Things are still shaking out, but this looks more like the end of artificial gatekeeping and the opening up of an industry to talent, not the end of “professionalism.”
Granted. I fail to see how multiplying the denominator of that ratio by many further dozens is an improvement.
I hope so. But as the estimable Cuba would say, show me the money.
If you think film criticism in the old media is in trouble, ha! that’s nothing compared to classical music/opera/ballet criticism. This week saw the truly excellent Tim Mangan get his online gig with the Orange County (CA) Register axed. When I first started reading Mr. Mangan’s work in the Los Angeles Times in the mid-70′s, he was one of 3 full time classical/opera critics at the Times and there was a full-time dance critic as well, totally unthinkable today.
Since classical/opera/dance criticism takes a much wider breadth of knowledge to be acceptable than film criticism does, it’s a big loss for those of us who like to read good criticism and/or are looking for hints about whether to spend money on yet another performance of Beethoven’s Fifth.
That (mistaken) attitude is part of the problem film critics face.

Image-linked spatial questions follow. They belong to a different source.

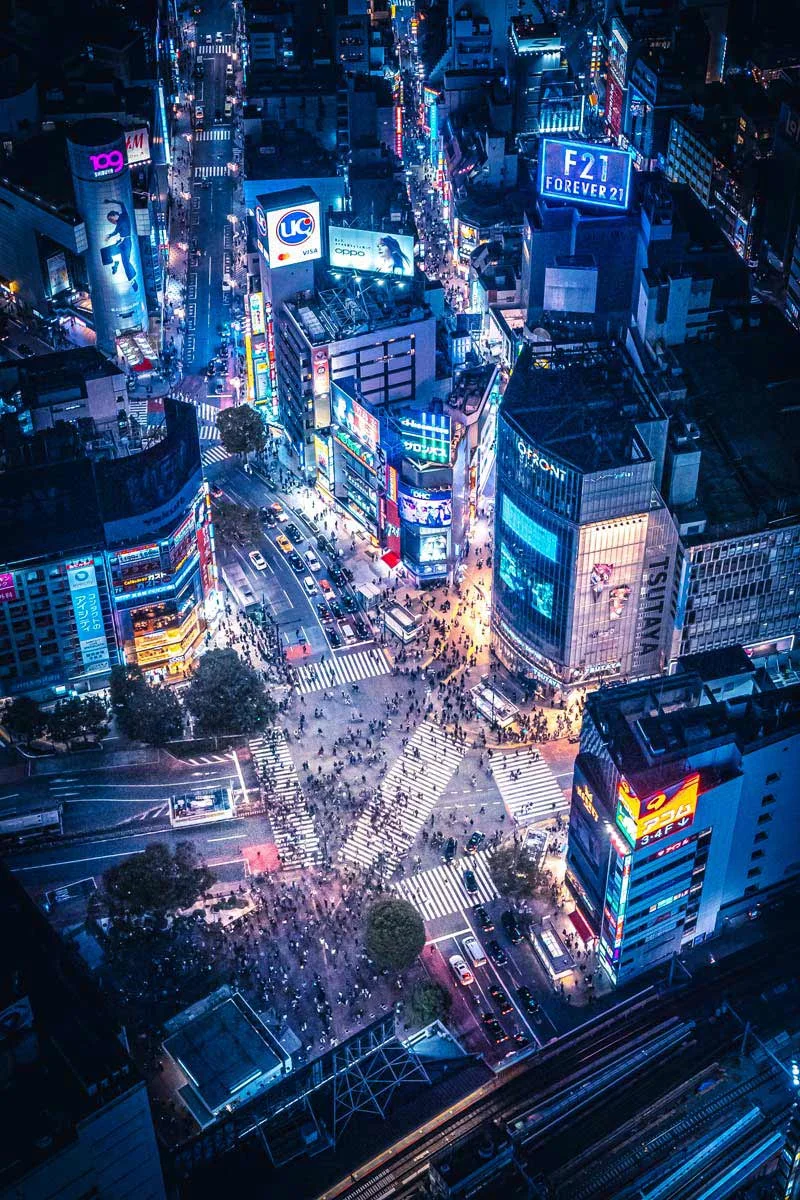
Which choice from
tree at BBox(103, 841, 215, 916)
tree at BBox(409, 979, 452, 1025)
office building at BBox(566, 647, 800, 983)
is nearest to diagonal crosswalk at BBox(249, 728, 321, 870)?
tree at BBox(103, 841, 215, 916)

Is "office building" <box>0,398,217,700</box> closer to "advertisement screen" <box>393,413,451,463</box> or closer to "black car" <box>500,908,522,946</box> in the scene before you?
"advertisement screen" <box>393,413,451,463</box>

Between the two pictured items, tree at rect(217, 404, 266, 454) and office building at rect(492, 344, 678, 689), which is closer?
office building at rect(492, 344, 678, 689)

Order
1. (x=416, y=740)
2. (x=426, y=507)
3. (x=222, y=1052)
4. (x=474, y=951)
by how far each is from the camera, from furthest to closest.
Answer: (x=426, y=507) < (x=416, y=740) < (x=474, y=951) < (x=222, y=1052)

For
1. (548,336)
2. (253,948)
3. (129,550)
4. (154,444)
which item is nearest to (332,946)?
(253,948)

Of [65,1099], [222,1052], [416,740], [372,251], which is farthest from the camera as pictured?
[372,251]

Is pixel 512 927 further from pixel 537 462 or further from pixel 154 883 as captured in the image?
pixel 537 462

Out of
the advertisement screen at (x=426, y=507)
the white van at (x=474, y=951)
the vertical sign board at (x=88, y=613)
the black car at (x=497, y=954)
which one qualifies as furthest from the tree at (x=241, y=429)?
the black car at (x=497, y=954)

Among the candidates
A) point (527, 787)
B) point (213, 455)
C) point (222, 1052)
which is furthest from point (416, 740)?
point (213, 455)

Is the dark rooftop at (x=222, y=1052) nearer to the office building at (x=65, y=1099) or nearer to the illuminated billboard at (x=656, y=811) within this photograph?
the office building at (x=65, y=1099)
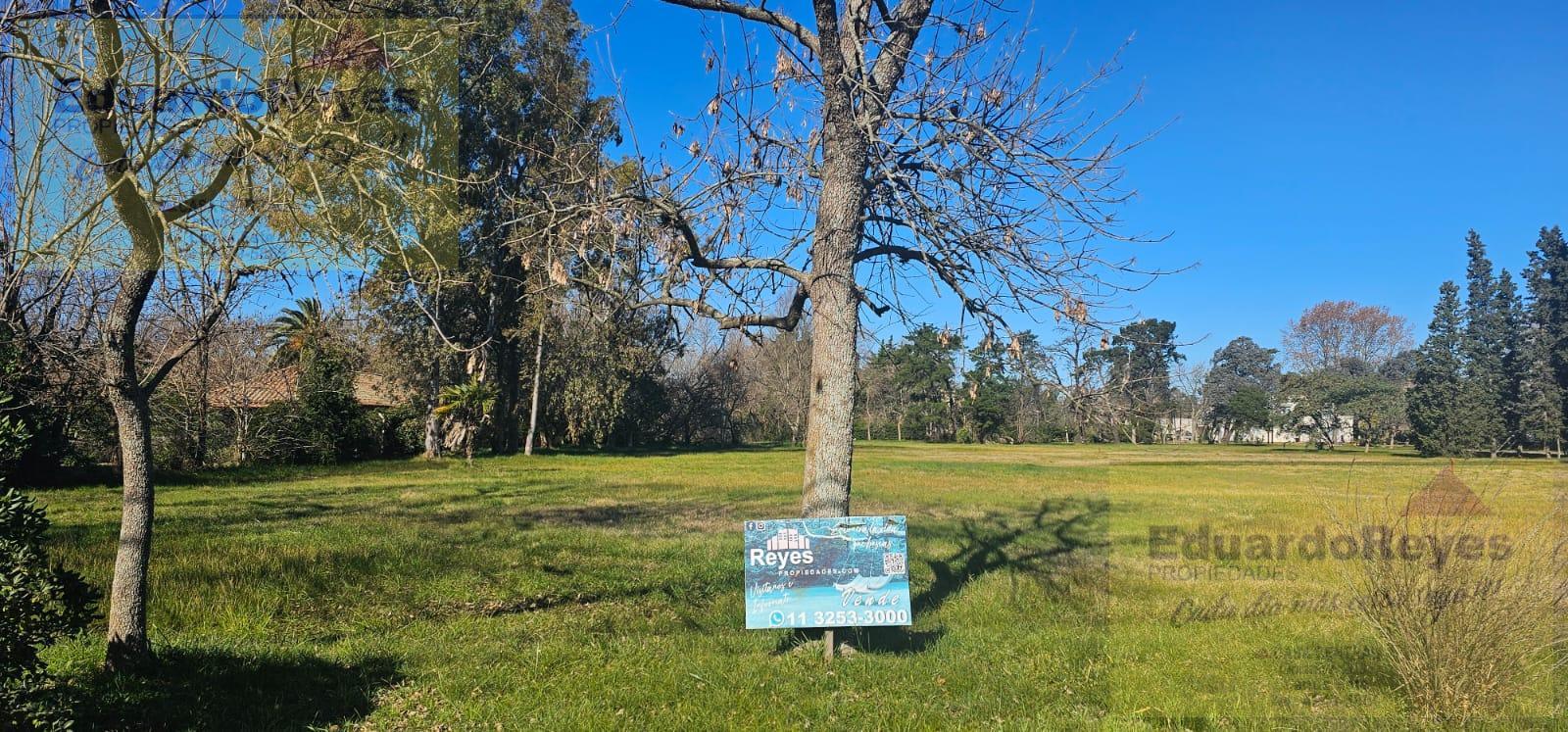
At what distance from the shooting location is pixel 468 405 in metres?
31.1

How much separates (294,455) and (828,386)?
80.5 feet

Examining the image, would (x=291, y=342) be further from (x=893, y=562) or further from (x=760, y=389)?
(x=760, y=389)

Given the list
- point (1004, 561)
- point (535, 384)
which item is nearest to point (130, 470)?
point (1004, 561)

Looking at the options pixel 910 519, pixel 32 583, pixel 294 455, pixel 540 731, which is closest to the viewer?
pixel 32 583

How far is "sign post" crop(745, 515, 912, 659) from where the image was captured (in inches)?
224

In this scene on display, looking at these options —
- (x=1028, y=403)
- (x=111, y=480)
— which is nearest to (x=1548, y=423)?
(x=1028, y=403)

There is in fact good music and dance criticism to be found on the web, as critics in those fields who have lost their paying print jobs migrate online to gigs that pay less or nothing at all. Progress!
Newspapers and magazines are in the business of selling advertising and are only incidentally interested in filing the news hole. It’s not just critics and commentators that are being edged out– actual reporting is too. International and national correspondents will be the last to go. School board and city council coverage, and even the state capitol reportage are more endangered than the Siberian Tiger. Does this mean that journalism is dead? Maybe not, but it certainly means that there needs to be a new economic model. Could blogging replace conventional news reporting? I doubt it. All those automobile ads and supermarket inserts underwrote operations that were pretty expensive. The real issue is whether Google and Yahoo and the like are prepared to recognize the ethical wall that separates content from advertising.
The great age of film critics went the way of good films. We needed Kael for the age of Bergman and Altman. We don’t deserve her like in the age of Transformers and Iron Man.